Osteosarcoma (OS), despite being the most common primary malignant bone tumour in adolescents and younger age group, is extremely rare in the hand. In the hand it is seen secondary to radiation, Pagets disease or as part of multicentric OS in patients with a median age of 50 years.[18] We did not come across this lesion in our series. Reports suggest that chemotherapy may not be necessary when this lesion is seen in the hand.[32]

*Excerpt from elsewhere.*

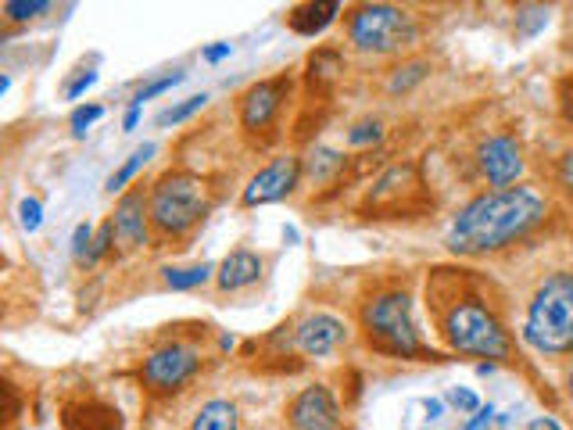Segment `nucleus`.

Malignant giant cell tumour usually arises from a preexisting benign state and is very aggressive. Irradiation also can bring about a malignant transformation in preexisting benign lesions. Metastasis can occur to the lungs. Surgical ablation is the best option.[33] Chemotherapy has been reported to be not effective. Local wide excision and reconstruction of distal radius with vascularised fibula grafting have been reported[34] in distal radius lesions. Figure 11 shows a recurrent GCT with sarcomatous changes (A,B): This large fungating cauliflower growth with history of of swelling in the ring finger four years back which was treated elsewhere by amputation of ring finger had metastasis to the lung. She was treated by 4th and 5th ray amputation and chemotherapy with three cycles of doxorubicin. She had good local clearance, good function, but pulmonary lesions are progressing. . Distal radius is common for these tumours and recurrence of benign GCT does occur. Figure 12 shows a reconstruction with vascularised fibula graft in a patient with recurrence of the GCT. A 30-year-old female with GCT distal radius initially treated elsewhere by excision and contralateral fibula grafting four years back and subsequently noticed swelling and progressive manus valgus deformity. B,C: X-ray and CT scan show recurrence with collapse of graft and involvement of proximal carpal row by tumour. D, E: Wide excision of tumour and graft, part of radius and proximal row carpectomy and distractor application to correct deformity and cement spacer was done. F, G,H,I: ipsilateral fibula harvested and vascularised fibula graft performed three months later with fusion of remaining carpus and 3rd metacarpal to fibula.

Figure 11

Giant cell tumour with cellular atypia, GCT recurrence

Figure 12

Giant cell tumour recurrence

Metastatic disease is known for being extremely rare below the elbow.[35] Very few cases are available in the literature. We had a 36-year-old lady with adenocarcinoma lung who developed metastatic disease with lytic painful lesion in the proximal phalanx of the thumb [Figure 13]. Palliative chemotherapy for the primary disease included cisplatin, pemetrexed and docetaxel. However, she succumbed to the primary disease.

Figure 13

Secondaries in the hand, (a,b) X ray shows metastasis to thumb, (c,d) Patient with T cell lymphoma with cutaneous infiltration

Another patient with cutaneous lymphoma presented with severe infiltrations of tumour cells in both hands along with the skin over the rest of her body (mycosis fungoides).

SUMMARY

Malignant tumours of the hand and wrist are rare. It is important therefore to identify these conditions as early as possible. Management of these tumours are primarily surgical aiming for complete clearance of the lesion along with a margin of normal tissue. Multimodality management of hand tumours is important and limb salvage surgery has a definite role.